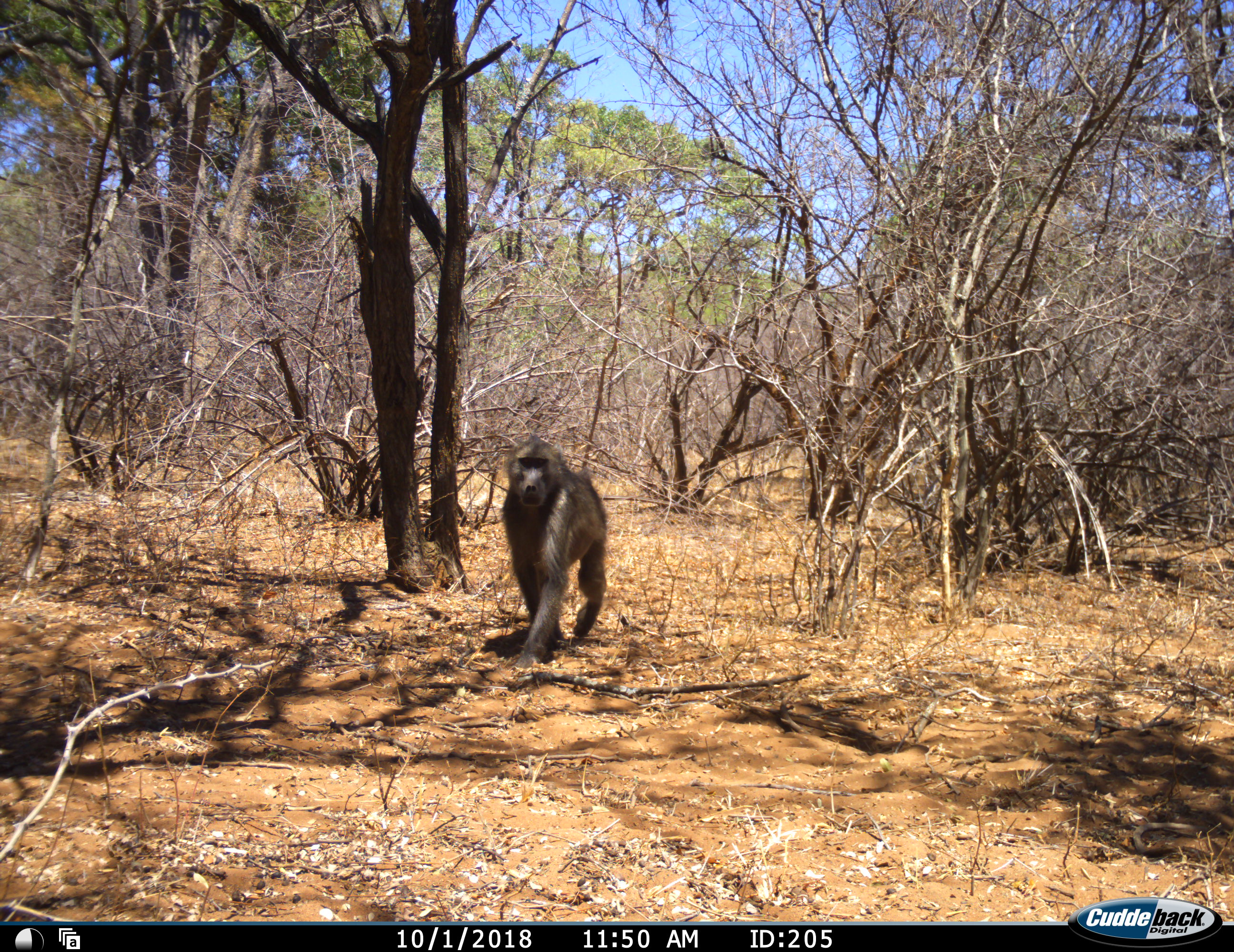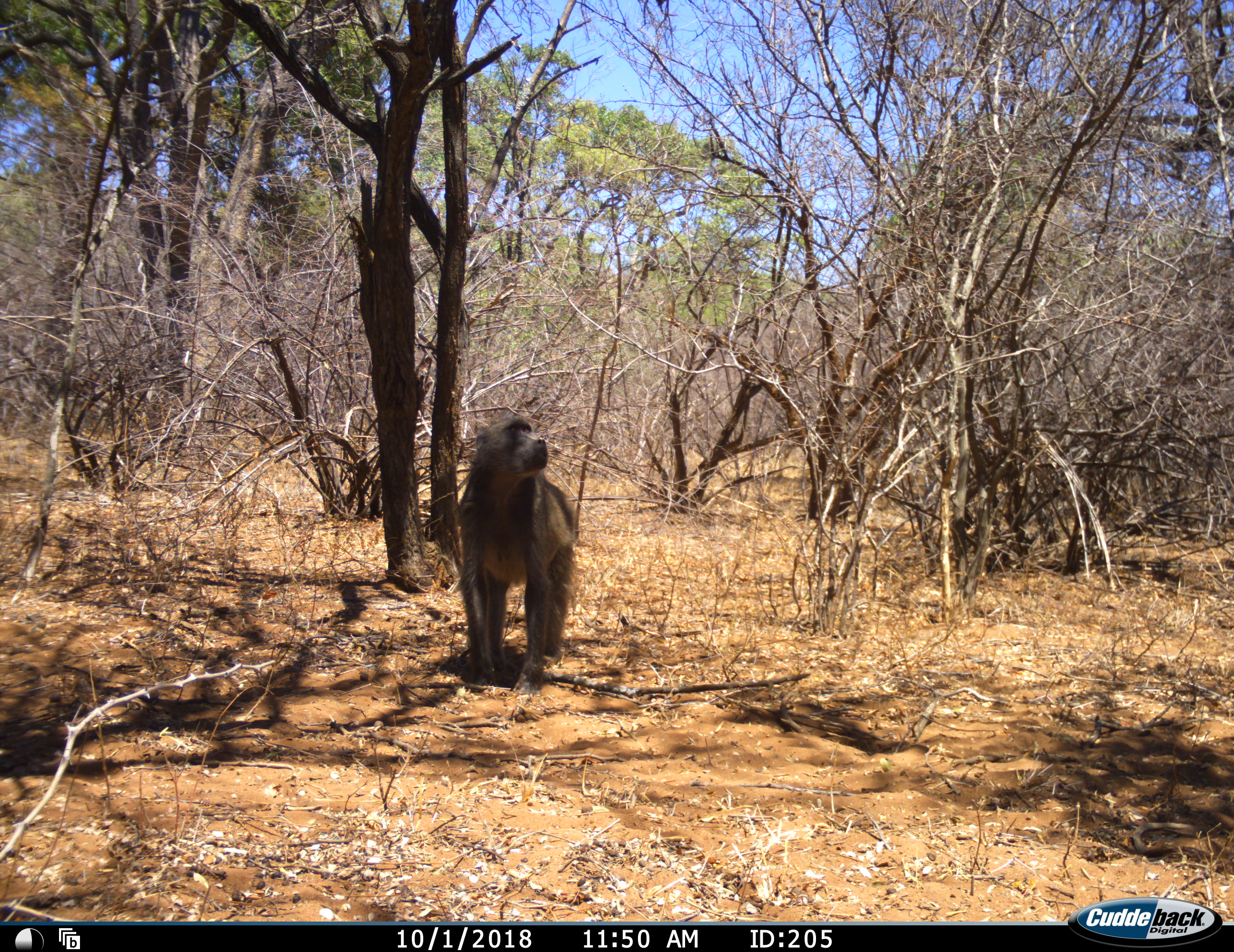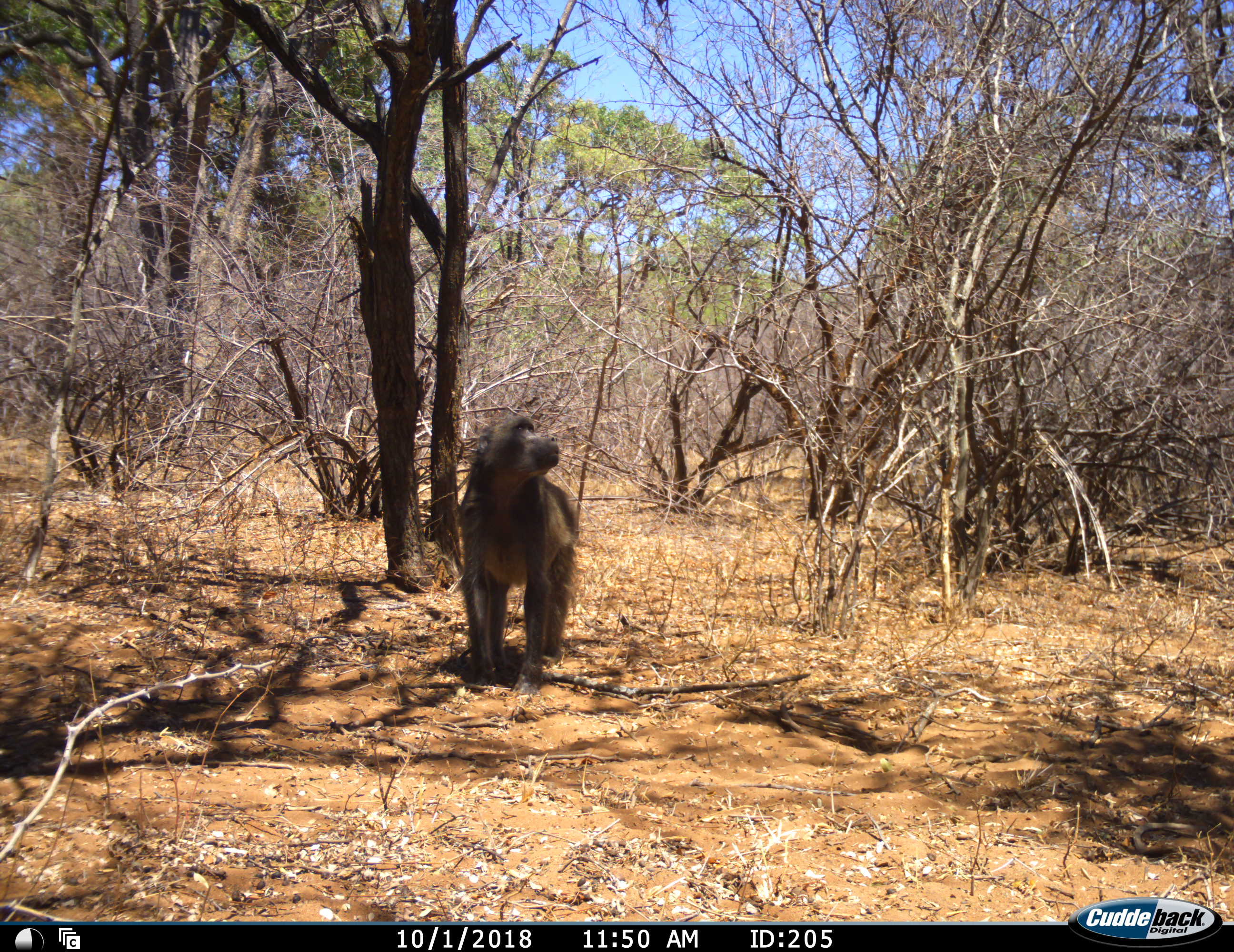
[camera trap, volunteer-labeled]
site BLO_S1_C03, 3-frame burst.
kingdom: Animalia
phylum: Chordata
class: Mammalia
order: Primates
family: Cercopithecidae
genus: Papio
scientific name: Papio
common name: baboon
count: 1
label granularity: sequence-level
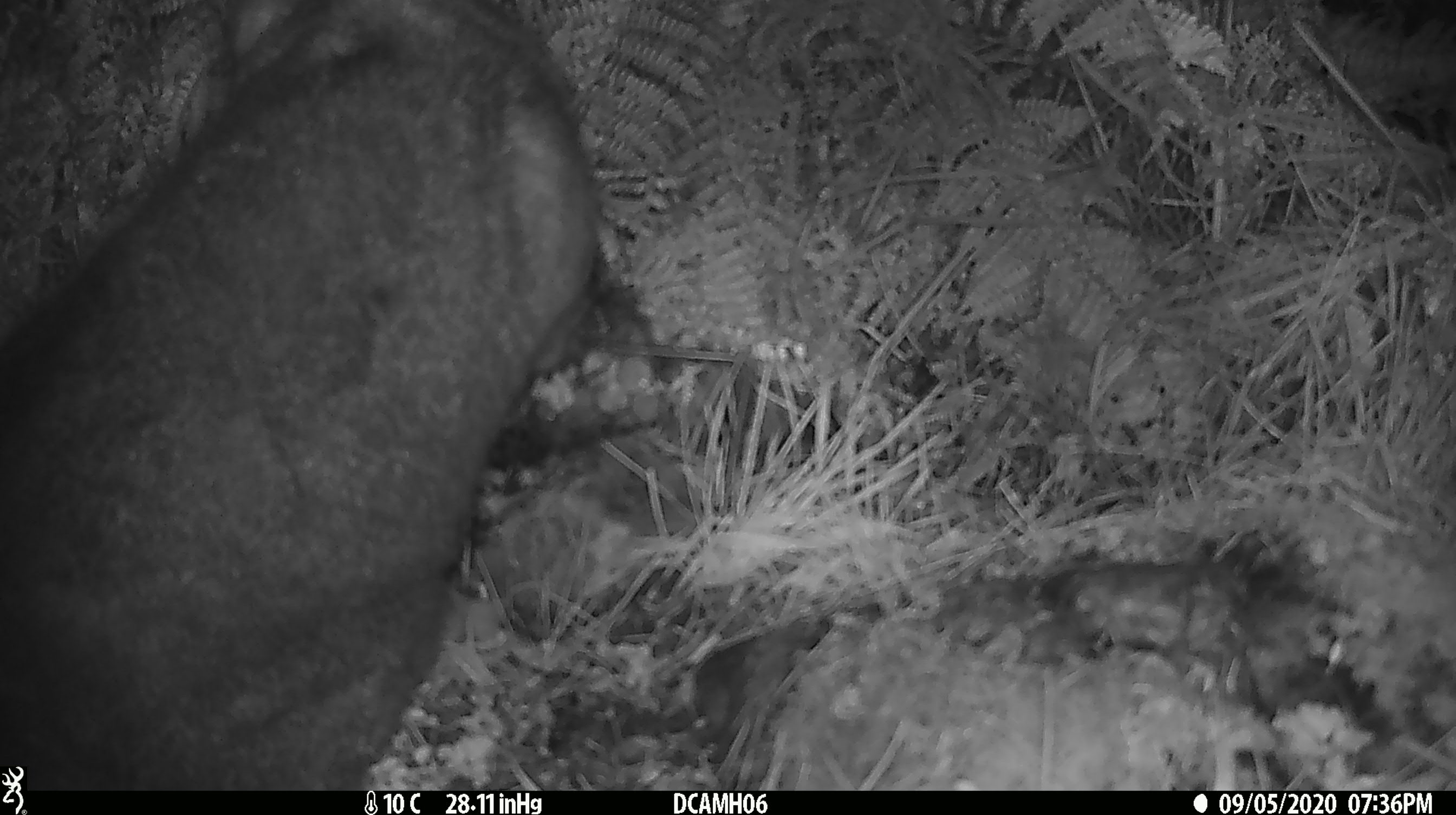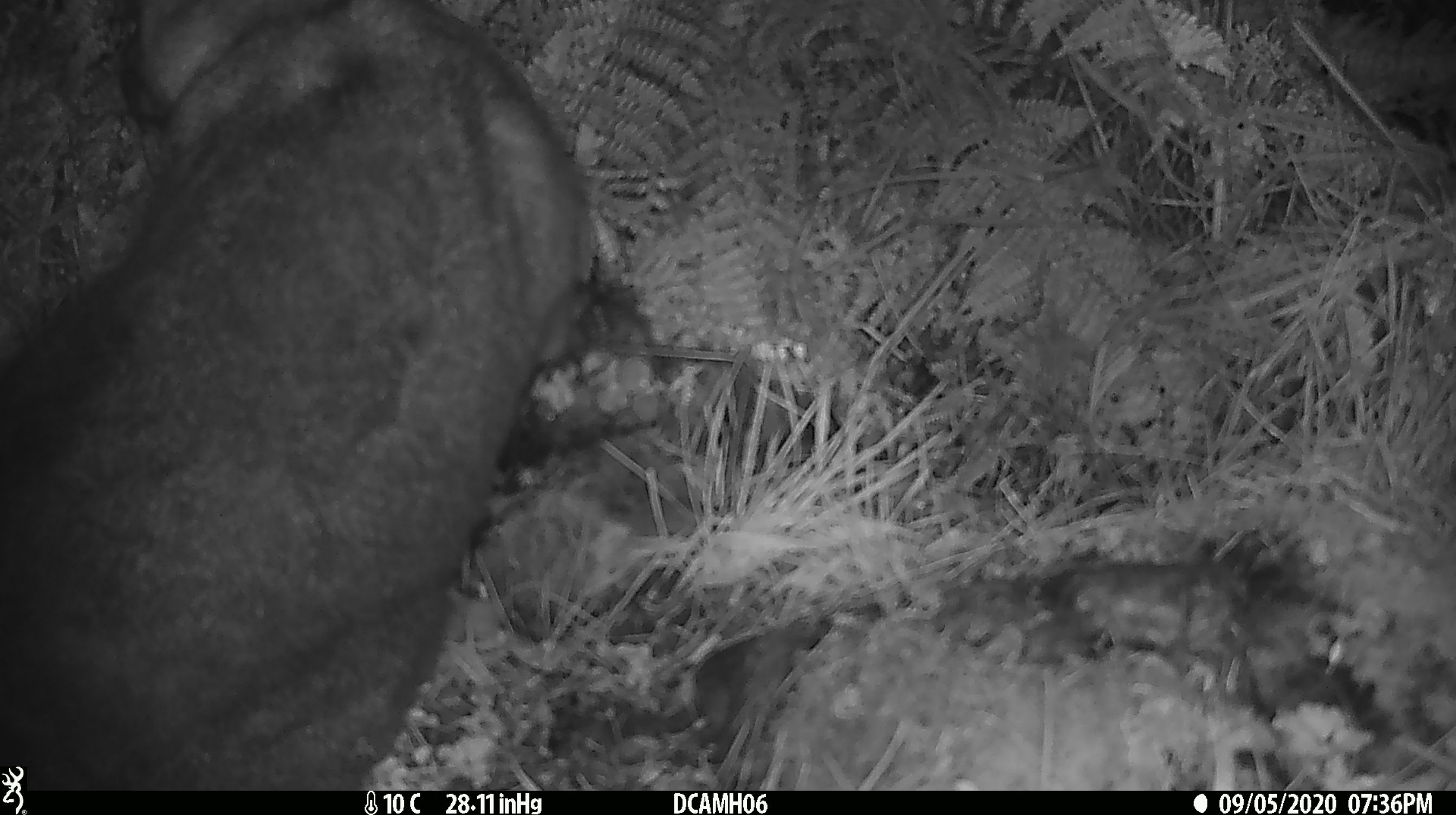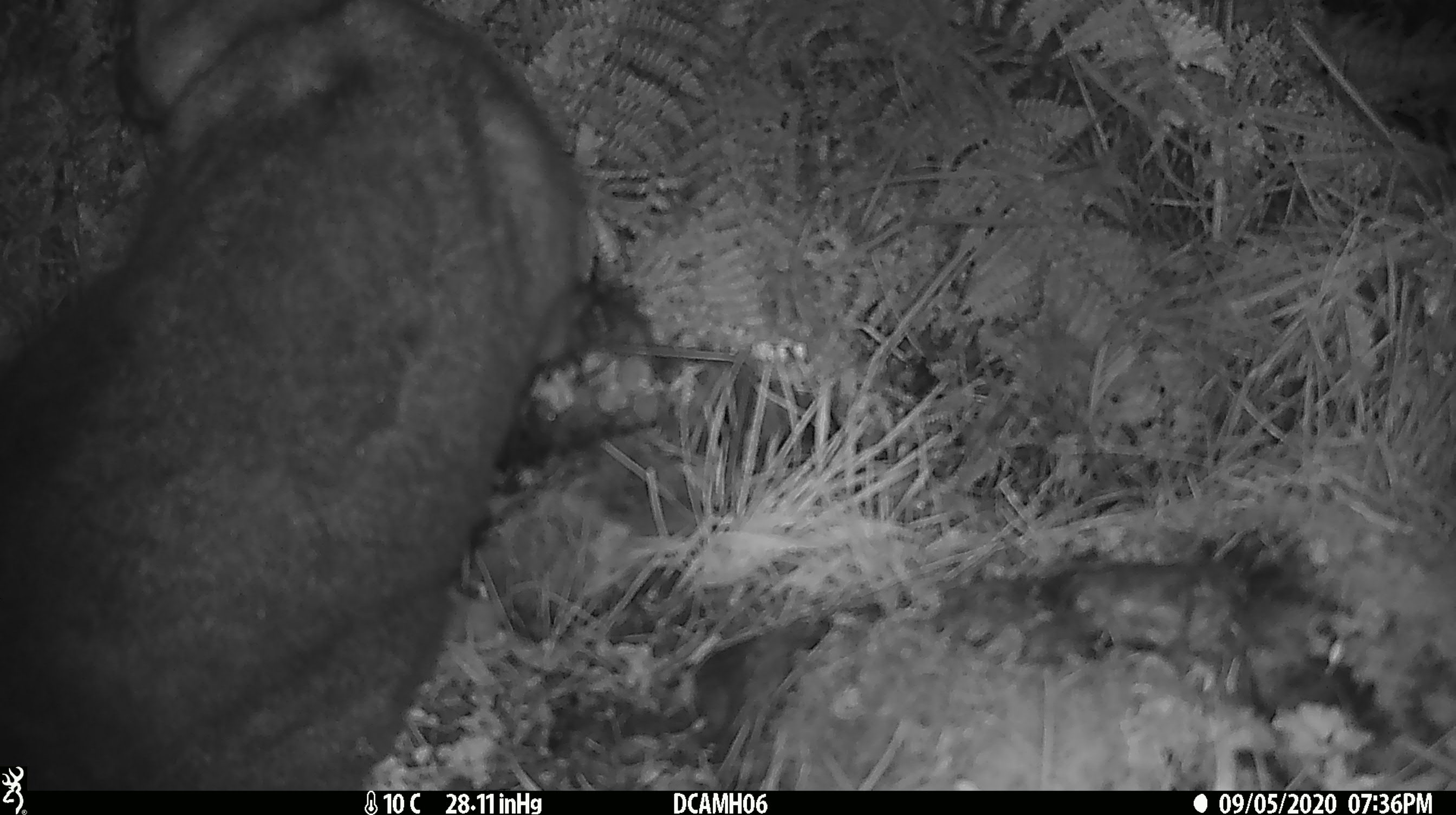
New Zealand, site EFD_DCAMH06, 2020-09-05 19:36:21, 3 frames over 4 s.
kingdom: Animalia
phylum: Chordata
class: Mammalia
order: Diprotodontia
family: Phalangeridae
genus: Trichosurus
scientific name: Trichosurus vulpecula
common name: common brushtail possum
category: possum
- - - -
* _Task goal_: Everything in the material must be duplicated exactly, except the pictures.

* _Reply_:
[camera trap, volunteer-labeled]
site BLO_S1_C03, 3-frame burst.
kingdom: Animalia
phylum: Chordata
class: Mammalia
order: Primates
family: Cercopithecidae
genus: Papio
scientific name: Papio
common name: baboon
count: 1
label granularity: sequence-level
New Zealand, site EFD_DCAMH06, 2020-09-05 19:36:21, 3 frames over 4 s.
kingdom: Animalia
phylum: Chordata
class: Mammalia
order: Diprotodontia
family: Phalangeridae
genus: Trichosurus
scientific name: Trichosurus vulpecula
common name: common brushtail possum
category: possum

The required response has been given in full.